Sonia Torre
TRIBUNA
De Reyes a Santa Claus
TRIBUNA
La última vez que los Reyes Magos me visitaron en casa yo tenía cinco años. No los vi, pero vaciaron sus tres copas de anís y dejaron en la nieve las huellas de sus pisadas. En la pequeña ventana de una cocina también pequeña relucían los juguetes que tanto había estado esperando. Intuí que había sido buena, o tal vez no tanto. Pero no me importaba. Hacía días que había elegido creer que mis padres, lejos de aquella casa y de mi ilusión, se habían ganado con creces el derecho de dar órdenes a aquellas Majestades de Oriente. Algo poderoso tenían que conseguir a cambio de esa distancia impuesta, de la ausencia prolongada, de la pena llorosa, de la voz al teléfono repitiendo, casi musitando: “El año que viene sí”.
Aquel encuentro único con los Reyes Magos formaba parte de las fiestas navideñas que padres y madres emigrantes organizaban en el Centro Español, el refugio que los hacía sentirse un poco más cerca de casa y menos solos
Sucedió entonces un terremoto que nos dejó al borde de un precipicio de duelo. Movió tanto la tierra que nada volvió a ser como era. Me pusieron a salvo tanto como pudieron y no sentí la sacudida. Pero en las siguientes navidades ya nada fue igual.
Los Reyes no vinieron a verme a casa. Nunca más lo hicieron. Tal vez tuvo algo que ver la aparición esa Nochebuena de un hombre vestido de rojo con una larga barba blanca del que yo nunca antes había oído hablar. Santa Claus se llamaba. Cumplía la misma misión. Entregar regalos subido a un trineo. Así que no le di muchas vueltas a esta nueva historia. Me habían cambiado el cuento, el decorado, los protagonistas, pero la esencia, pensé, sigue siendo la misma. Todo fluyó. Sin dramas, sin pataletas. La magia de la inocencia se mantuvo intacta.
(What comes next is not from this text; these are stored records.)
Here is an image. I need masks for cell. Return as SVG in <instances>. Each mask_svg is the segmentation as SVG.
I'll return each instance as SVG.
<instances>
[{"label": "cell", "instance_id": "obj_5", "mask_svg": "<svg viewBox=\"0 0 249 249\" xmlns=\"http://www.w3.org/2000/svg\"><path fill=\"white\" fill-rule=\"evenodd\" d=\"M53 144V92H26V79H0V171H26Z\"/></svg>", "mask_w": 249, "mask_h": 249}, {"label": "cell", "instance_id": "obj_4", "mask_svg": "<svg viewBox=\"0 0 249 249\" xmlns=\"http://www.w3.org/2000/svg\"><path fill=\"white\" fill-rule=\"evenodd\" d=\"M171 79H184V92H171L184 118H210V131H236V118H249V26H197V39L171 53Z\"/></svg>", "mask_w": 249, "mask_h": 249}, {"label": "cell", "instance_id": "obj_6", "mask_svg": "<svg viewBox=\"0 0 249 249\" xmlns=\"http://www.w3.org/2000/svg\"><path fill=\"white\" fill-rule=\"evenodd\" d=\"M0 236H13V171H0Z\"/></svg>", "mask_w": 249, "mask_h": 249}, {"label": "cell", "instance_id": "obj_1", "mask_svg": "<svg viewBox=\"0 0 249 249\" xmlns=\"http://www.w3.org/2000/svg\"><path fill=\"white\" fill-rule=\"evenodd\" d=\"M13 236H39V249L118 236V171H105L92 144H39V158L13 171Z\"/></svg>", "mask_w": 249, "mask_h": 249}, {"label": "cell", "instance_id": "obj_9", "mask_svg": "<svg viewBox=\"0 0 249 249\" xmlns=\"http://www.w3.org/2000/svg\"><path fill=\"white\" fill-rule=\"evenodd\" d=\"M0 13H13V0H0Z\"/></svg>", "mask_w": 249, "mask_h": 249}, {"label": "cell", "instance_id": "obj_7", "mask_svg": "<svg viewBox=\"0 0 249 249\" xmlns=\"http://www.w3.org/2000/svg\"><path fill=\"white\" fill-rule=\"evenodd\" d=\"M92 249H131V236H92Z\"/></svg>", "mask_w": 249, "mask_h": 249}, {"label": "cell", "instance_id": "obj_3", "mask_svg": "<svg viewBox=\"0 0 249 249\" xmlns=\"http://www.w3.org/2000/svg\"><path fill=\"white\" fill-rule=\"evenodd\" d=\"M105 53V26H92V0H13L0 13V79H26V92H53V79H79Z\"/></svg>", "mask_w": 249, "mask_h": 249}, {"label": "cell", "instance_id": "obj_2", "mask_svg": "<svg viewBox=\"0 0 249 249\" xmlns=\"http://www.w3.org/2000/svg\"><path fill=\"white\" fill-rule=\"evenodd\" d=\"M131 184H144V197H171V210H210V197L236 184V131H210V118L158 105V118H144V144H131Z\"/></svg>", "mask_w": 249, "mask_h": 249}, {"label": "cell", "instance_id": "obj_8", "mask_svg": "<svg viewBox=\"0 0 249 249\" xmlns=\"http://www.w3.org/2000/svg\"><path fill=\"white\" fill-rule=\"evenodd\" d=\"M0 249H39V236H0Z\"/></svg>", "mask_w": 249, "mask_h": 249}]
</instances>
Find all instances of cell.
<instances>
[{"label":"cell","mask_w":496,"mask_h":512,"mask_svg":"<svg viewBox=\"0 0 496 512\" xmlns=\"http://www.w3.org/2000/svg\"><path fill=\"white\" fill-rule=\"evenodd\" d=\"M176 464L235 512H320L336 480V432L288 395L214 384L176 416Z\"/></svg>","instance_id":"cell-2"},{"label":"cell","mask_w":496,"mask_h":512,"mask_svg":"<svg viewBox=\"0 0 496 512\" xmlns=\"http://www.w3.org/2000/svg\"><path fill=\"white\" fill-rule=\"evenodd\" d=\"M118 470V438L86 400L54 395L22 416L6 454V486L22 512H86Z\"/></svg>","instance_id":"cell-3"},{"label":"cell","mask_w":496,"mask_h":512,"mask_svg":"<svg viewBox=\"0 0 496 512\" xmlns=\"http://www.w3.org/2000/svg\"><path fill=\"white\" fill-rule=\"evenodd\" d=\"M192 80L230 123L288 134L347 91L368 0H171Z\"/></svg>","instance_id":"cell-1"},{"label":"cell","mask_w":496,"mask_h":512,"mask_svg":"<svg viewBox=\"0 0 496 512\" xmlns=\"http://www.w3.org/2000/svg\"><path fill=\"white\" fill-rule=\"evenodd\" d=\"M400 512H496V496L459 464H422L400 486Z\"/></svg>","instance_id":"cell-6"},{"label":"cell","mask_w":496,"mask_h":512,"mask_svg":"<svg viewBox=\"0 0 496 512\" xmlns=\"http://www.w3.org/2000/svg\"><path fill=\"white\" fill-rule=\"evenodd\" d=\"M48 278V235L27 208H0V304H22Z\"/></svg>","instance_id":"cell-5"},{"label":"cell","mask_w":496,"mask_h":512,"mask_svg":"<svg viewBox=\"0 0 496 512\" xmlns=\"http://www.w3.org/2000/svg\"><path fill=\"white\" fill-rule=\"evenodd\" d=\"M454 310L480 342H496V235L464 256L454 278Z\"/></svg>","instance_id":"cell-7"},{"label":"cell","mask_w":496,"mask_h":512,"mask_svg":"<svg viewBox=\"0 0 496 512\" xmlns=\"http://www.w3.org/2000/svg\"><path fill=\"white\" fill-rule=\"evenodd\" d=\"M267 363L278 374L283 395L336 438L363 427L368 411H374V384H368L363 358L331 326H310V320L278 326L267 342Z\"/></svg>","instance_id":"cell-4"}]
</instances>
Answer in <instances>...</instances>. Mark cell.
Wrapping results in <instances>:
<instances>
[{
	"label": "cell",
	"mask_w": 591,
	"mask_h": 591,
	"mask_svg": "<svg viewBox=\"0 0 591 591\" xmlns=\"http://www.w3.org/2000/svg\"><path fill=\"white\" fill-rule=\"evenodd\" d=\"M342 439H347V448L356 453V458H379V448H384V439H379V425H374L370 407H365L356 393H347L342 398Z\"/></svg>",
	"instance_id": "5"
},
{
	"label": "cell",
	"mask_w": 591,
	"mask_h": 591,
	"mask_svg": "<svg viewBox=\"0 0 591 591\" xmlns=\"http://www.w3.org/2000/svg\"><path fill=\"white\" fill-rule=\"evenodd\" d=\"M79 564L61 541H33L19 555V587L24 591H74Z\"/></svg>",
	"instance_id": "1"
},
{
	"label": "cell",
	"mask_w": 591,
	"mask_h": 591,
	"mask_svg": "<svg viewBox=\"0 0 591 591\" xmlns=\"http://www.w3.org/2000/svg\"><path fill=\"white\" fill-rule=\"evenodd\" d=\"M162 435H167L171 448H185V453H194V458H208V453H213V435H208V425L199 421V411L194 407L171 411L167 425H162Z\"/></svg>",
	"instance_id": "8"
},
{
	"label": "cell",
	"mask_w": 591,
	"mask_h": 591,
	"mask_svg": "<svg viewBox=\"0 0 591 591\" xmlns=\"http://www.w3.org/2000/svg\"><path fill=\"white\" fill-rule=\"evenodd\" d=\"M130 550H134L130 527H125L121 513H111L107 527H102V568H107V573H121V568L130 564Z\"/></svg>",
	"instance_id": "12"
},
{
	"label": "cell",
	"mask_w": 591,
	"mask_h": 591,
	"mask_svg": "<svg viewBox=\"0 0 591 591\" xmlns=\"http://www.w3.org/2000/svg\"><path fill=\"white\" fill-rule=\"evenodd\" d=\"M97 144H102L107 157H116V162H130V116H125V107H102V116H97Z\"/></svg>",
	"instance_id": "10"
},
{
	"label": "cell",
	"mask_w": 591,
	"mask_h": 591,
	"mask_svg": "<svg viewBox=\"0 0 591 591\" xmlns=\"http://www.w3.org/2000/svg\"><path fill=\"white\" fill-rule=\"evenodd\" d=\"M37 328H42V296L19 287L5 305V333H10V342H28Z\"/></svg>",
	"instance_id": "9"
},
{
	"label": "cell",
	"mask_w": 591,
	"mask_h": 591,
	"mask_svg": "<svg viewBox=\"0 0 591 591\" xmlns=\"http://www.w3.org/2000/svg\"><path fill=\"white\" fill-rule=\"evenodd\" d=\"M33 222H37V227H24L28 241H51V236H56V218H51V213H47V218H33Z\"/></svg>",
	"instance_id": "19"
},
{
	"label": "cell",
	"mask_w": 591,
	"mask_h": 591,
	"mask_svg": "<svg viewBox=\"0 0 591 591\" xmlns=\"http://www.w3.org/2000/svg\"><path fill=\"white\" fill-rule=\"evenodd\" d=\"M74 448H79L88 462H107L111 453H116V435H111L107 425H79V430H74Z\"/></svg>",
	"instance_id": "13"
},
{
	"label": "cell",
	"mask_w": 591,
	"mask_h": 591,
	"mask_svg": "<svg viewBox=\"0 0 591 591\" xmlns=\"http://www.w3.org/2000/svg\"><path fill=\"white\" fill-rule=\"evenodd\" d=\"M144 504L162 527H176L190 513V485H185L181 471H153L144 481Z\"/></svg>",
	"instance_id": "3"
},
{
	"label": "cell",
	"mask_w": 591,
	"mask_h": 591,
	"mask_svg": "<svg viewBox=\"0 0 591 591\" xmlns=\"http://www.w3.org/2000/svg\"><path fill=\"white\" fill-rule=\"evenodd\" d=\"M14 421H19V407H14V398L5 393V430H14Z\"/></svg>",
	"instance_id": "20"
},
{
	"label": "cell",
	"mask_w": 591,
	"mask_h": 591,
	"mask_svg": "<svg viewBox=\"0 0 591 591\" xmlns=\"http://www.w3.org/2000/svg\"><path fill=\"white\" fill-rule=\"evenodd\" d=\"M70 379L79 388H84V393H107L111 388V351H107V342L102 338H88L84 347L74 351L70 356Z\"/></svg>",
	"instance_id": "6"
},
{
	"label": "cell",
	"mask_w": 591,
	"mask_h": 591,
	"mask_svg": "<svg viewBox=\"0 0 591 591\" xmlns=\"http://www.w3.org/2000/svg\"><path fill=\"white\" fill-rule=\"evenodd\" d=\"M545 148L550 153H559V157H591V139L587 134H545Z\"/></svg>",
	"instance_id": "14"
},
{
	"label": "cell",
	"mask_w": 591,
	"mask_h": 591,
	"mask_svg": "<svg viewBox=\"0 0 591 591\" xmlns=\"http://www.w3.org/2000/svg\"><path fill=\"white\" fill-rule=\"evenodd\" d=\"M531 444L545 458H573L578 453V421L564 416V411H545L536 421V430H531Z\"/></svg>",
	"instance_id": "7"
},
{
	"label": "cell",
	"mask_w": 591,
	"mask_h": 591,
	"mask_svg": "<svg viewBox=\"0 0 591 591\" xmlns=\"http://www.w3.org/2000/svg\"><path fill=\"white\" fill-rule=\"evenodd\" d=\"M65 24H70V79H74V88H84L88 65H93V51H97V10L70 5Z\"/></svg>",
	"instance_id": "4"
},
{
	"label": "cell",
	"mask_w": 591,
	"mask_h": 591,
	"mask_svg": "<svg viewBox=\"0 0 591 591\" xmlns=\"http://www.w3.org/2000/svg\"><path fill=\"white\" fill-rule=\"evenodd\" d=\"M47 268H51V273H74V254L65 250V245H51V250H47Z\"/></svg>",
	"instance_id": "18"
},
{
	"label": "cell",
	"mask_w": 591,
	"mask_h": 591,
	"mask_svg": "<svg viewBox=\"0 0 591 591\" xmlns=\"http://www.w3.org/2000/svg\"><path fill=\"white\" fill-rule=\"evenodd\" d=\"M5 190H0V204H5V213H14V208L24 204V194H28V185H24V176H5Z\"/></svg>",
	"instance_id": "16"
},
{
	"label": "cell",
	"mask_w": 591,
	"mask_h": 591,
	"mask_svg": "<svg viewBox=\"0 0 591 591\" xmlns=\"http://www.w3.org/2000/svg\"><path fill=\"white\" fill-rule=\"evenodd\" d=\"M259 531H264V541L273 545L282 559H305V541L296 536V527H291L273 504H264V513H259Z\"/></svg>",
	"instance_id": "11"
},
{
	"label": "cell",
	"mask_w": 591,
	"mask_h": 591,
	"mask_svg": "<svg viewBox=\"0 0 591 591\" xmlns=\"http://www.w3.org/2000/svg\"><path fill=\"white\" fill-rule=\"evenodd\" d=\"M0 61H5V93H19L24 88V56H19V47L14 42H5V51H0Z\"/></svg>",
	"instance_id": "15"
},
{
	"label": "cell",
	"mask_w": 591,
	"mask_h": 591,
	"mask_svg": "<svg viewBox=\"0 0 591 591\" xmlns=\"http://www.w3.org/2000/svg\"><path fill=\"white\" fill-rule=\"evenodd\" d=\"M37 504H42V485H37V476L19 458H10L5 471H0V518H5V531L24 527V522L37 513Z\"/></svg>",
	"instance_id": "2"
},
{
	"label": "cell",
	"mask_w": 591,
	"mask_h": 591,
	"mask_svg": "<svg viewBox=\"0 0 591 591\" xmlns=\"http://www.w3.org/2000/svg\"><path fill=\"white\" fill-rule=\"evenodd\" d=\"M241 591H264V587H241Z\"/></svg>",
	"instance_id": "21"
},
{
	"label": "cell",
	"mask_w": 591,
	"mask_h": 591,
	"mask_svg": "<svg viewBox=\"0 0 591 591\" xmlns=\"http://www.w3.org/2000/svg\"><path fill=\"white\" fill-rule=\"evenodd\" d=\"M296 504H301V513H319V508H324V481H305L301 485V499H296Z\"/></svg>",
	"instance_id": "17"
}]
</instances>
Así que acepté también con ingenuidad que días después visitáramos a Melchor, Gaspar y Baltasar en un gran salón lleno de gente y ruido. Era la primera vez que los veía. Sentados en sus tronos, arropados por sus pajes, recitaban nombres en voz alta. Después de cada uno, un niño se acercaba y recibía su regalo. Llegó mi turno y ahí estaba la muñeca de ojos azules. De manos del mismísimo Baltasar. Me guiñó un ojo y supe entonces que no me equivocaba al confiar en los poderes especiales de mis padres. Yo había viajado muy lejos, pero ellos habían conseguido que me encontraran y acertaran con el regalo. ¿Quién necesitaba una visita nocturna y furtiva si podía tener una recepción real por todo lo alto?
Fue ésa, sin duda, una navidad diferente por muchas otras razones. No estaban mis abuelos. No sentía la casa como mi casa. No tenía amigos. El frío era demasiado frío. Todo sonaba extraño. Todo estaba por estrenar. El mundo se había vuelto demasiado grande para mis ojos pequeños. Difícil comprender lo que estaba pasando. Santa Claus y los Reyes Magos fueron ese año los puntos en los que acababa y empezaba el eje que sostuvo la rotación que puso mi vida del revés. O quién sabe, del derecho.
Aun así, no recuerdo que esos días de novedosos árboles navideños, de villancicos cantados con palabras extranjeras, de cambios constantes, se infiltraran en mi memoria de manera dolorosa o traumática. Porque no fue así o porque tal vez todo resultó tan perturbador que quedó, de manera inconsciente, postergado en algún rincón del cerebro. Como las cosas que almacenamos en un viejo desván y luego olvidamos hasta que existen.
Aquel encuentro único con los Reyes Magos formaba parte de las fiestas navideñas que padres y madres emigrantes organizaban en el Centro Español, el refugio que los hacía sentirse un poco más cerca de casa y menos solos. Podía estar en cualquier lugar de aquella Europa que los recibía para trabajar. Fuera cual fuera la ciudad y el país, aquella fiesta infantil era más que una celebración. Era la determinación de que las tradiciones recién descubiertas no arrinconaran a las que venían en la maleta. El deseo de que las raíces propias no se secaran en la nueva tierra. No había que preocuparse tanto. Aquellos niños y niñas encontraron el equilibrio, aprendieron a ser un poco de aquí y un poco de allí. Construyeron su identidad aprovechando bien todos los pedazos diferentes que fueron encontrando.
Este año seguro que muchos niños y niñas descubrirán por primera vez a sus Majestades, al Apalpador, al Olentzero o al Anguleru. Aprenderán a decir también, por primera vez Feliz Navidad, Bo Nadal, Eguberri on o Bones Navidaes. Vengan de donde vengan, que sigan creyendo que la magia existe y que estos días sean un recuerdo único en su futuro.